_問題の説明:_ 《マタイ受難曲》におけるゲッセマネの場面を論じた文章を、一字一句変えずに全文書き写してください。

_掲載本文:_
..............................

先に《ヨハネ受難曲》の主人公はペテロであると述べたが、《マタイ受難曲》は彼をどのように扱っているのだろうか?イエスは自分に迫る死を予感して、できるものなら死を免れたいという人間的な不安、苦悶をペテロとゼベダイの二人の息子と上ったゲッセマネの園で、父(神)に表白する(MP18、マタイ伝26:36-38)(注1)。しかし、三人の弟子たちは、イエスの苦しみに気づかず、呑気に寝てしまう。イエスは、彼らを待たせて、少し離れたところで、出来れば助かりたいという迷いを含む、父への「苦悶の祈り」(MP21:3-7譜例16、マタイ伝26:39)をあげた。そのあと、弟子達のところに戻って来て、呑気に眠りこけている彼らを見てイエスは落胆し、「自分の死後の指導者として天と地の鍵を授け、教会を建てると約束した筆頭弟子のペテロに」失望する。《マタイ受難曲》(決定版、1736年)で、バッハは、イエスに「(ペテロではなく)彼らを」叱責させたのちに、もう一度、父への祈りをあげさせる(7章2節、9章4節18項を参照)。しかし、二度目の祈りでは、彼は自らの死は父なる神の意志であり避けられないと悟り、死を受け入れ、毒杯を飲む決意を「ich trinke ihn(私はそれを飲みます)」と神に告げる(MP24:11-15譜例17、マタイ伝26:42)。この場面をバッハがどのように音楽化したのかを理解するためには4つの福音書すべてを知っておく必要がある。

..............................

[空間推論データセットの行]

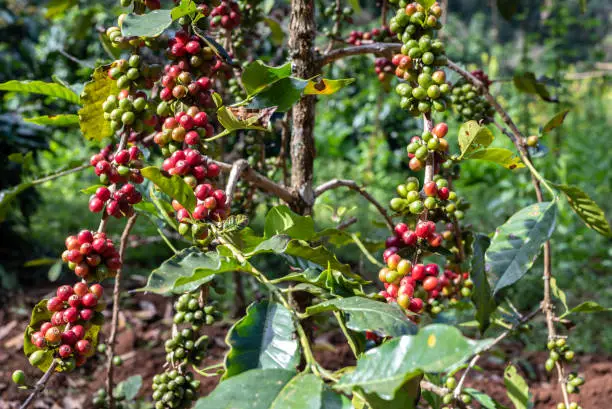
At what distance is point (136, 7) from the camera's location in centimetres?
75

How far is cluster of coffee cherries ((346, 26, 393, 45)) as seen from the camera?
43.8 inches

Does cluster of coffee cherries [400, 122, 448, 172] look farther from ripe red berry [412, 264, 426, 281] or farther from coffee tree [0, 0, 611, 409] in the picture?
ripe red berry [412, 264, 426, 281]

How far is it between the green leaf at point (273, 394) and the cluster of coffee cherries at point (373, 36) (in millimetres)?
813

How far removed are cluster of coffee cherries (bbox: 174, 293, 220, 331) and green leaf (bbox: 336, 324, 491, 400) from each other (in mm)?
344

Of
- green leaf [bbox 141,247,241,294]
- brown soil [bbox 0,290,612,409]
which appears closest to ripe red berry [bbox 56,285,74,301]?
green leaf [bbox 141,247,241,294]

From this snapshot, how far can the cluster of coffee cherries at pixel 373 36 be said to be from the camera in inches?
43.8

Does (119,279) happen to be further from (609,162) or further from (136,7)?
(609,162)

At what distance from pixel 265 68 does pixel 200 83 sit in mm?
104

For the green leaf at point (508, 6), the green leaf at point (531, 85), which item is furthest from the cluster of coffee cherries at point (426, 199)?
the green leaf at point (508, 6)

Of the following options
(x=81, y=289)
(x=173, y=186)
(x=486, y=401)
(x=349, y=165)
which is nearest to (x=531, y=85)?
(x=486, y=401)

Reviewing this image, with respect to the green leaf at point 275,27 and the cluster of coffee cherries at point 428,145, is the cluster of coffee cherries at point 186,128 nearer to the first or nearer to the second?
the cluster of coffee cherries at point 428,145

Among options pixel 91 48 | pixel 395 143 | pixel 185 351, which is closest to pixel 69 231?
pixel 91 48

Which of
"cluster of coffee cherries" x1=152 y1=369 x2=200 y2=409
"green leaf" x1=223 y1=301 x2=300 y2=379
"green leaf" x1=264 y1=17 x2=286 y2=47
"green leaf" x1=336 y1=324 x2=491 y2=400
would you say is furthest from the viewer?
"green leaf" x1=264 y1=17 x2=286 y2=47

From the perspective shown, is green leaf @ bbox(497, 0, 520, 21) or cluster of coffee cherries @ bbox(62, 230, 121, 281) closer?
cluster of coffee cherries @ bbox(62, 230, 121, 281)
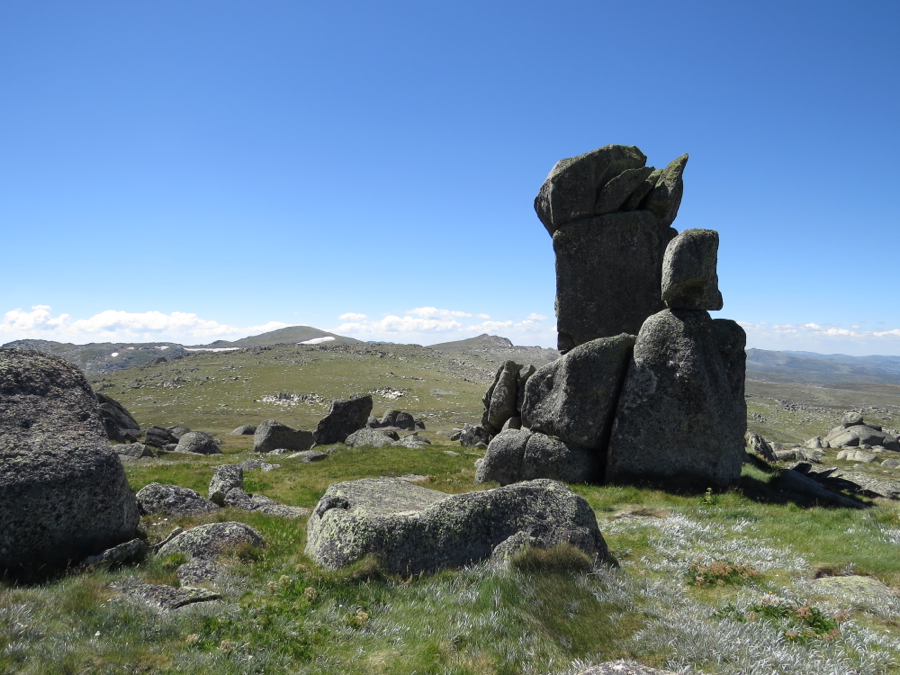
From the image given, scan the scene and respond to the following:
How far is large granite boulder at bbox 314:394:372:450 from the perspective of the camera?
6250 centimetres

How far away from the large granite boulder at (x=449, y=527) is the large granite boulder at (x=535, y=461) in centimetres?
1311

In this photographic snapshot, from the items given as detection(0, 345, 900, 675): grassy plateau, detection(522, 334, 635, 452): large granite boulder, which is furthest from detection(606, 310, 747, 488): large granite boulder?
detection(0, 345, 900, 675): grassy plateau

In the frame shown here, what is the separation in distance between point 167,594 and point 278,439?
51040 millimetres

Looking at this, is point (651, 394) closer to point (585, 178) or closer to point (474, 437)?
point (585, 178)

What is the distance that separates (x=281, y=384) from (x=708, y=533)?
7293 inches

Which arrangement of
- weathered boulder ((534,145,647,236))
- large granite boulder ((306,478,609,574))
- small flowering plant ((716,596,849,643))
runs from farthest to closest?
1. weathered boulder ((534,145,647,236))
2. large granite boulder ((306,478,609,574))
3. small flowering plant ((716,596,849,643))

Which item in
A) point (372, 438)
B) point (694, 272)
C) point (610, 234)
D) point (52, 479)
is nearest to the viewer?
point (52, 479)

..............................

_解答例:_
先に《ヨハネ受難曲》の主人公はペテロであると述べたが、《マタイ受難曲》は彼をどのように扱っているのだろうか?イエスは自分に迫る死を予感して、できるものなら死を免れたいという人間的な不安、苦悶をペテロとゼベダイの二人の息子と上ったゲッセマネの園で、父(神)に表白する(MP18、マタイ伝26:36-38)(注1)。しかし、三人の弟子たちは、イエスの苦しみに気づかず、呑気に寝てしまう。イエスは、彼らを待たせて、少し離れたところで、出来れば助かりたいという迷いを含む、父への「苦悶の祈り」(MP21:3-7譜例16、マタイ伝26:39)をあげた。そのあと、弟子達のところに戻って来て、呑気に眠りこけている彼らを見てイエスは落胆し、「自分の死後の指導者として天と地の鍵を授け、教会を建てると約束した筆頭弟子のペテロに」失望する。《マタイ受難曲》(決定版、1736年)で、バッハは、イエスに「(ペテロではなく)彼らを」叱責させたのちに、もう一度、父への祈りをあげさせる(7章2節、9章4節18項を参照)。しかし、二度目の祈りでは、彼は自らの死は父なる神の意志であり避けられないと悟り、死を受け入れ、毒杯を飲む決意を「ich trinke ihn(私はそれを飲みます)」と神に告げる(MP24:11-15譜例17、マタイ伝26:42)。この場面をバッハがどのように音楽化したのかを理解するためには4つの福音書すべてを知っておく必要がある。